I need to accomplish a wrangling task with tidyr/dplyr as part of a %>% pipe. That is, without assigning data to helper objects. I have the following trb tibble as a given:

library(tibble)

trb <-
  tribble(~name,     ~type,    ~dat,
        "john",    "cat",    mtcars,
        "john",    "spider", Puromycin,
        "amanda",  "dog",    ToothGrowth,
        "chris",   "wolf",   PlantGrowth,
        "annie",   "lion",   women,
        "richard", "frog",   trees,
        "liz",     "horse",  USArrests,
        "raul",    "snake",  iris,
        "kate" ,   "bear",   quakes) 

and I want to do a 2-step wrangling (not necessarily in the following order):

  1. lump together john's dat data frames into a named list (in which names will come from type); and
  2. shift john's information to leftmost while nesting the data of the others.

The desired output should therefore be:

desired_output <-
  tribble(~dat_john,                                  ~other_people,
          list("cat" = mtcars, "spider" = Puromycin), trb %>% dplyr::filter(name != "john")
        )

As noted above, it's important to me to get from trb to desired_output using %>% only. Any ideas?

Jon Spring
  • 55,165
  • 4
  • 35
  • 53
Emman
  • 3,695
  • 2
  • 20
  • 44
  • So you want a list in the first column `dat_john` but a tibble in the other column? I'm unclear on what you're looking for to generate the result in a more direct way than your code already does. – Jon Spring Jan 11 '22 at 22:36
  • So to clarify/confirm, you want to get a different data type for the two columns: a list of named tibbles on the left, and a nested tibble on the right? – Jon Spring Jan 12 '22 at 08:20
  • @JonSpring, yes, correct. exactly like `desired_output`. – Emman Jan 12 '22 at 08:23

2 Answers2

2

Maybe something like this? It first categorizes the data as john or not, then nests all the data for each category into one list, then pivots those two categories wide.

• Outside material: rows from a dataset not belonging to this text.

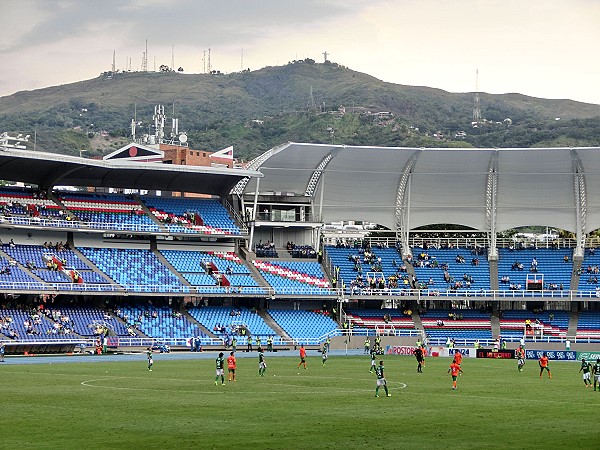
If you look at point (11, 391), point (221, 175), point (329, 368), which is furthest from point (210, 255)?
point (11, 391)

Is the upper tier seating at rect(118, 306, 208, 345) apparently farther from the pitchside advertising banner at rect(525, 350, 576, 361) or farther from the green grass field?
the pitchside advertising banner at rect(525, 350, 576, 361)

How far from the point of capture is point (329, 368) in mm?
62406

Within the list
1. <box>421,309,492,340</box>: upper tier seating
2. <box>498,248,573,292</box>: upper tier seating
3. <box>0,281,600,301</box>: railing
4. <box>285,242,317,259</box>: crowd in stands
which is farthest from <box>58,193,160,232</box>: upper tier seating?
<box>498,248,573,292</box>: upper tier seating

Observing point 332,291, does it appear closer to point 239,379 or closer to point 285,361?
point 285,361

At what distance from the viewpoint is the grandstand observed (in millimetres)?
82750

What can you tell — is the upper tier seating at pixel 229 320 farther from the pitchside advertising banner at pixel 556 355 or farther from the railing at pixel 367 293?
the pitchside advertising banner at pixel 556 355

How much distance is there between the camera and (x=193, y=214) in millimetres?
93500

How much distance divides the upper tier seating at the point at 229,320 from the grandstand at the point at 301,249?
18cm

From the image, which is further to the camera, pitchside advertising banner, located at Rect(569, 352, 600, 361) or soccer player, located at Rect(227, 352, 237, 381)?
pitchside advertising banner, located at Rect(569, 352, 600, 361)

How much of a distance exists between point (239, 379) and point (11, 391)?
12.5m

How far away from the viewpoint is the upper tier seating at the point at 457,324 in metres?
87.9

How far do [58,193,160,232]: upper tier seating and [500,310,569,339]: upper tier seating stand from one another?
30.8 metres

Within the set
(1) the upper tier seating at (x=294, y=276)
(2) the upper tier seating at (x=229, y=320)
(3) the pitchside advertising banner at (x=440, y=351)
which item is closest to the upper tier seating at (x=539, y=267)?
(3) the pitchside advertising banner at (x=440, y=351)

library(tidyr); library(dplyr)
trb %>%
  mutate(column = if_else(name == "john", "dat_john", "other people")) %>%
  nest(-column) %>%
  pivot_wider(names_from = column, values_from = data) %>%
  # from @ekoam's answer, to convert this column to named list
  mutate(dat_john = with(dat_john[[1L]], list(setNames(dat, type))))
Jon Spring
  • 55,165
  • 4
  • 35
  • 53
1

It is possible to achieve what you want via a sequence of pipelines. But I am not sure why you want to do this. Note that you need to manually assign "john" as the first level and rearrange the dataframe. Otherwise, if "john" is not the first entry, you won't get him to the leftmost after pivot_wider.

library(dplyr)
library(tidyr)

trb %>% 
  group_by(id = factor(name != "john", labels = c("dat_john", "other_people"))) %>% 
  arrange(id) %>% # use factor and arrange to ensure that john is always the first level
  nest(data = -id) %>% 
  pivot_wider(names_from = id, values_from = data) %>% 
  mutate(dat_john = with(dat_john[[1L]], list(setNames(dat, type))))

Output

# A tibble: 1 x 2
  dat_john         other_people    
  <list>           <list>          
1 <named list [2]> <tibble [7 x 3]>
ekoam
  • 8,744
  • 1
  • 9
  • 22